Mix: In a small bowl, stir together flour, brown sugar, and cinnamon. Add melted butter and stir together until it forms a thick paste. Let it sit in the fridge for 10-15 minutes to cool and firm up.
Bake: Once cooled, use your hands to break up the crumble into small chunks and spread them out across your lined baking sheet. Bake for about 5 minutes. The crumble will melt together slightly but not to worry.
Crumble up: Let the crumble cool on the pan for about 10 minutes until it crisps up. Use your hands to break the crumble apart and back into "crumbs". Let them cool completely before transferring them to a small bowl.
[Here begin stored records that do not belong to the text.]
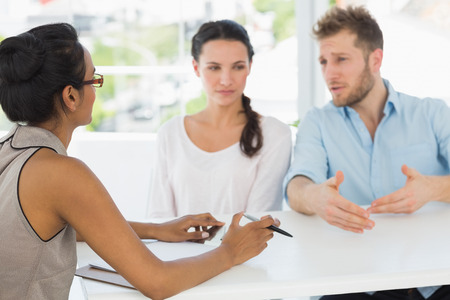 Therapist speaking with couple sitting at desk in therapists office photo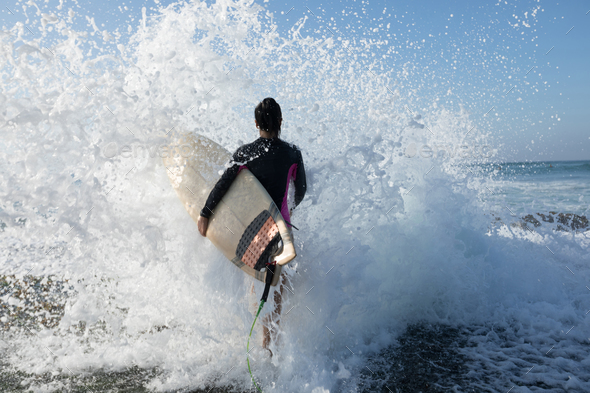 Woman With Surfboard Going To Surf In The Big Waves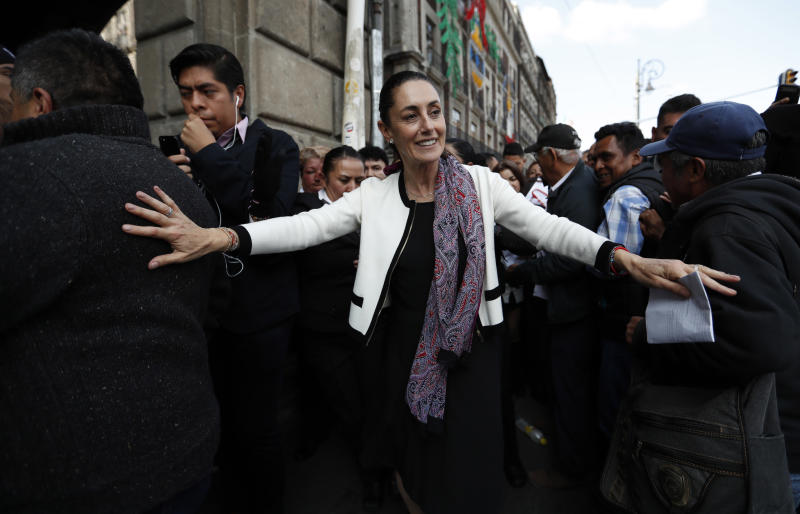 Mexico City's newly sworn in mayor, Claudia Sheinbaum, takes a walk to the Zocalo in Mexico City, Wednesday, Dec. 5, 2018. Sheinbaum is Mexico City's first elected female mayor. (AP Photo/Eduardo Verdugo)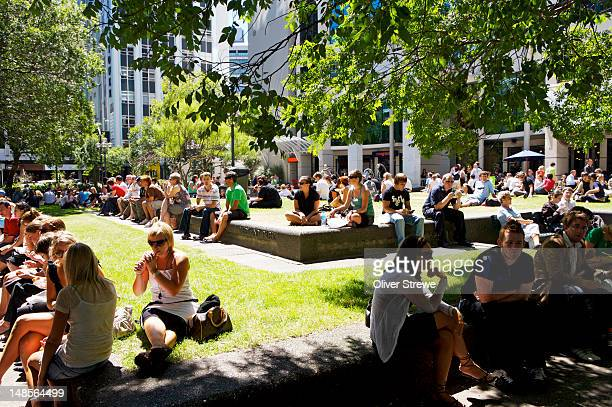 People gathering in Midland Park on a fine sunny day.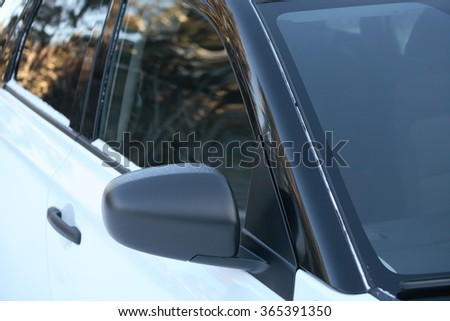 Closeup of new modern black and white car as background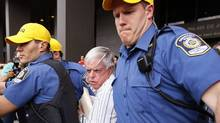 Earl Jones is rushed out of the courthouse in Montreal, July 28, 2009. (SHAUN BEST)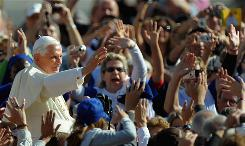 Pope Benedict XVI waves to people in St Peter's Square the day after Obama was elected president of the United States.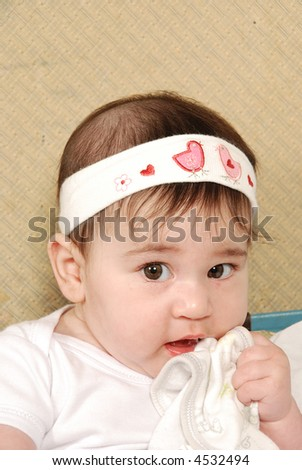 cute baby girl chewing on bib - stock photo
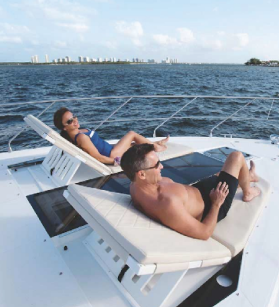 Couple lounging on a Cruisers Yacht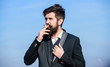 Guy with cigarette enjoy nicotine influence. Pleasure of smoking. Relaxing but harmful habit. Man with beard and mustache hold cigarette. Bearded hipster smoking cigarette blue sky background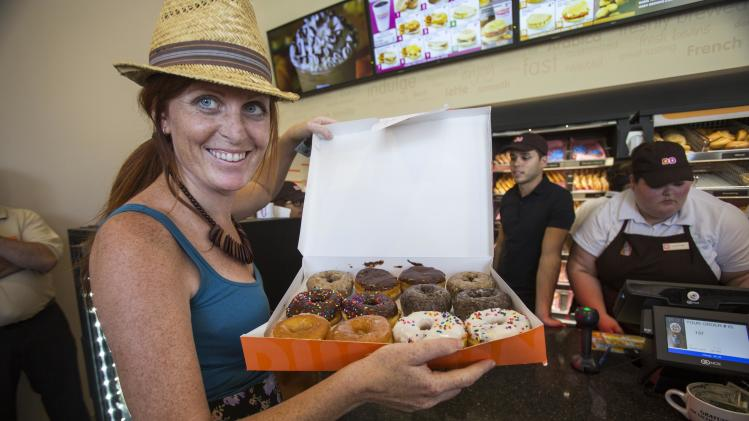 Patron Caila Ball-Dionne shows her purchase at a newly opened Dunkin' Donuts store in Santa Monica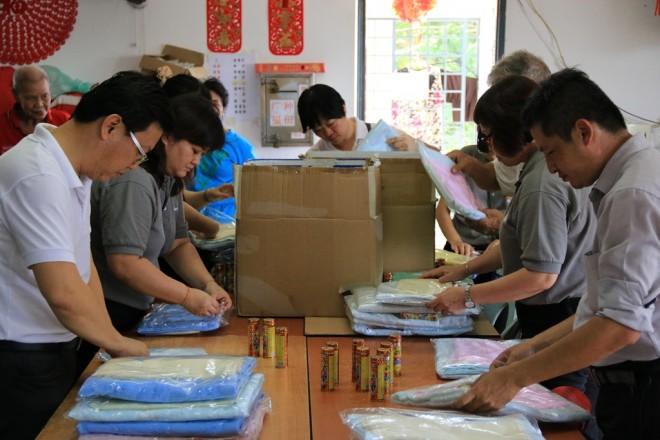 Packing towels at Tong Sim home.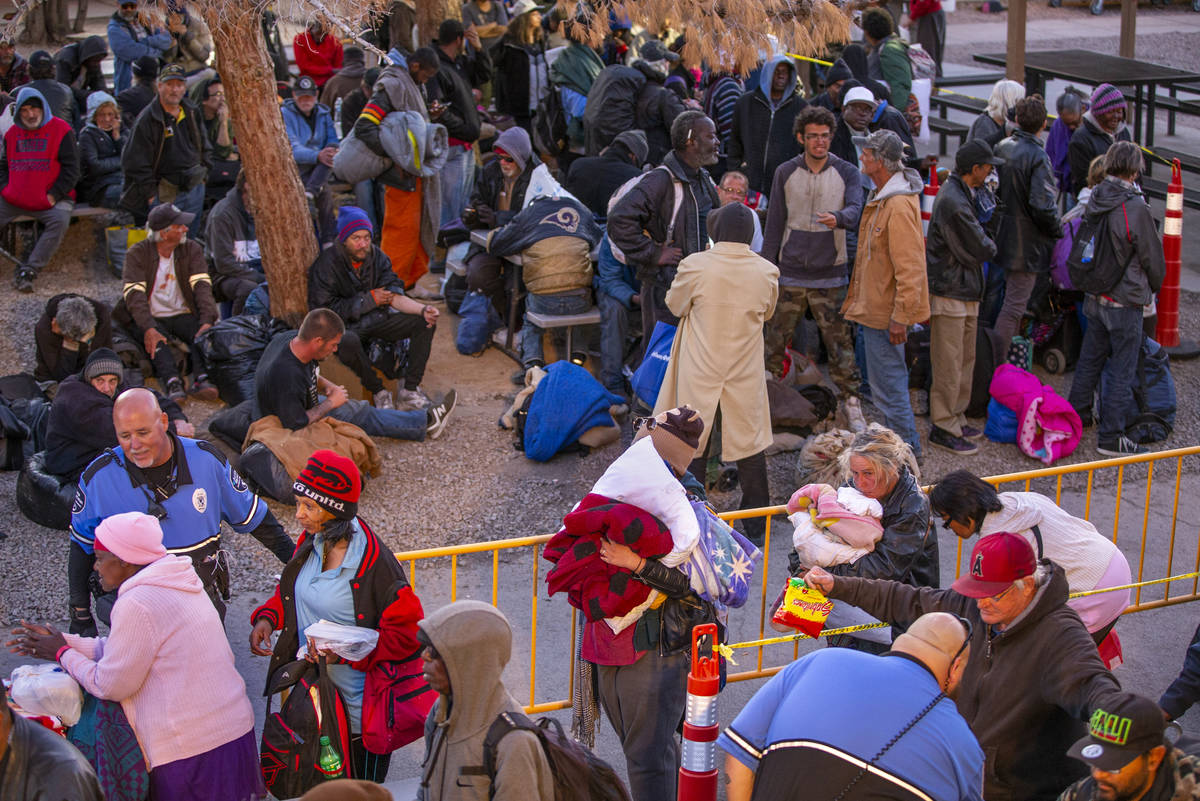 People receive a security check while in line at the Courtyard Homeless Resource Center to rece ...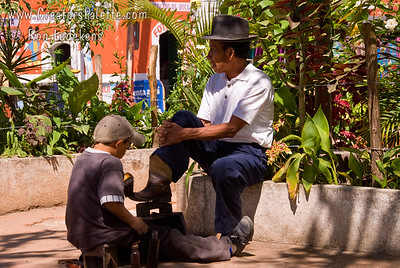 Guatemala Mission Trip - Day 3 -  Sunday, November 11, 2007  Scenes along the walk back from church to our compound by the lake in Panajachel.  Local man getting his shoes shined from a child.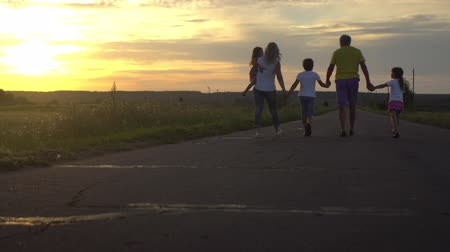 Mature parents with three children go on road in countryside on sunset. Happy family have fun on nature. Travel, tourism, hike and people concept
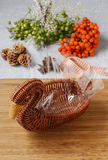 How to make bouquet of flowers in wicker goose. Stock Image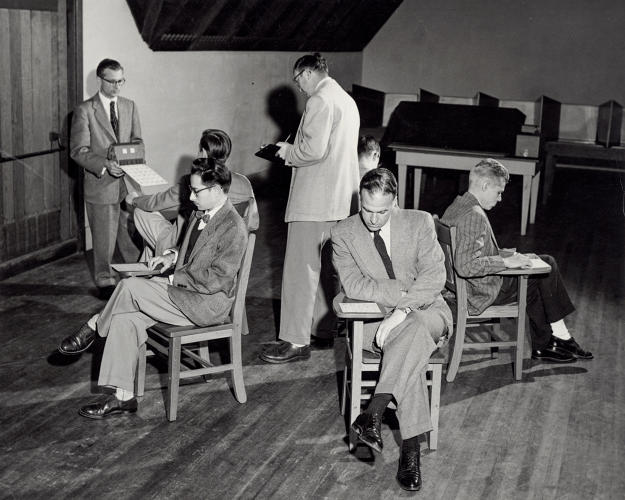 <p>Members of IPAR are seen simulating one of the tests, known as the Bingo Test, which was a measure of group behavior.</p>
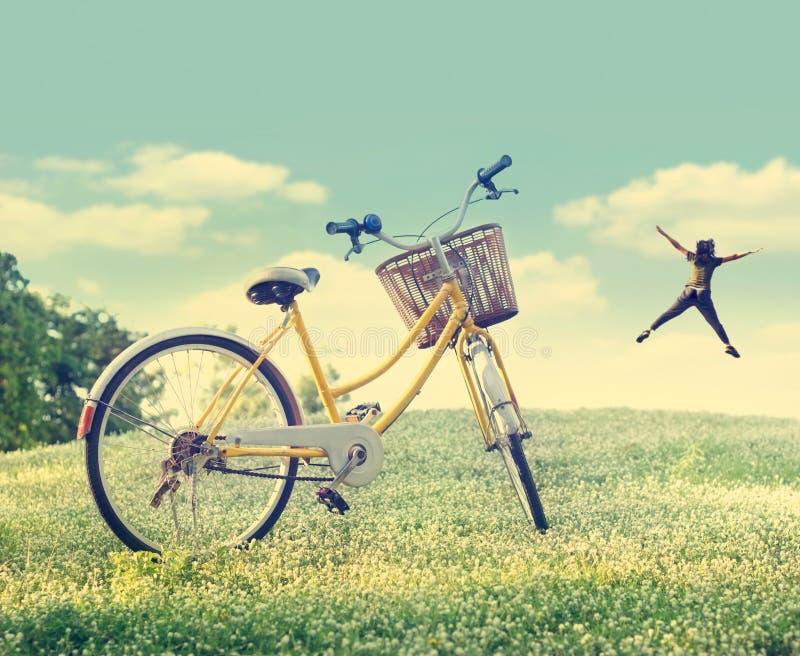 Vada in bicicletta sul giacimento e sull'erba di fiore bianco in natura b del sole immagini stock libere da diritti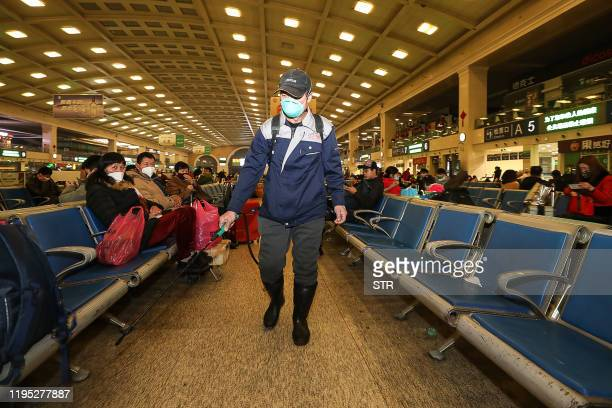 TOPSHOT A staff member disinfects at the Hankou Railway Station in Wuhan in China's central Hubei province early on January 22 2020 The Chinese city...
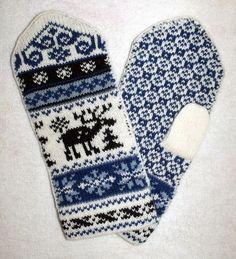 Another pair that I love. Norwegian Scandinavian hand crafted 100% Wool Mittens, folk art, Reindeer from NordicStarStudio via Etsy.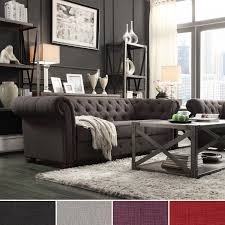 Tufted Scroll Arm Chesterfield couch with coffee table and rug for living  room decoration ideas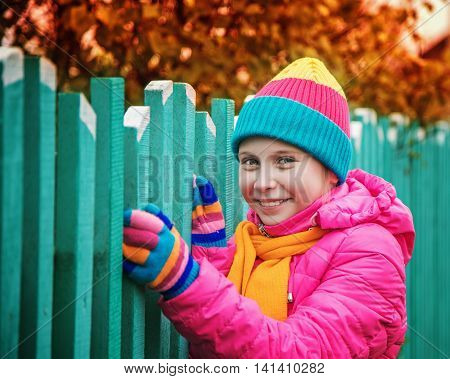 The young smiling girl in the autumn park near the fence.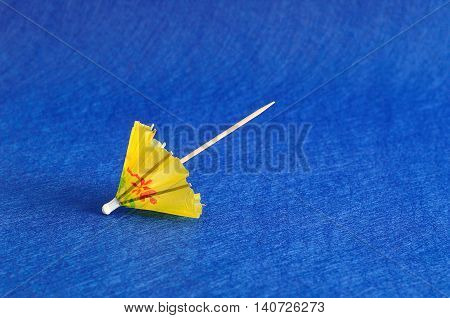 A yellow cocktail umbrella isolated on a blue background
Set aside the lined baking sheet and keep the oven on to bake the cookies later.
Cookies
Dry mixture: In a small bowl, stir together flour, cinnamon, baking powder, baking soda, and salt. Set aside.
Wet mixture: In a large mixing bowl, add the melted butter, granulated sugar, and brown sugar. Whisk together until combined. Add the egg and vanilla extract and whisk until combined and smooth.
Combine dry and wet mixture: Add the flour mixture and fold together with a spatula until just combined.
Scoop cookie dough: Use a 4-tablespoon cookie scooper to scoop the cookie dough onto your lined baking sheet, leaving about 2" in between each cookie for spreading.
Bake: Bake for 11-12 minutes or until the edges are set and the cookies are puffy. Immediately after taking them out of the oven, use the back of a spoon to press the middle of the cookies down into a large indentation. Let the cookies cool completely before adding the toppings.
Cinnamon Cream Cheese Frosting
Mix: In a small mixing bowl, add the cream cheese, powdered sugar, cinnamon, and vanilla extract. Use an electric hand mixer or a spatula to mix until it becomes smooth and creamy. Transfer the cream cheese frosting to a piping bag and cut the tip off.
Assemble the cookies
Peach topping: Add a spoonful of peach compote in the indentation of each cookie.
Top with frosting and crumble: Pipe a swirl of cream cheese frosting on top of the peach compote. Sprinkle a handful of crumble on top of each cookie to finish them off.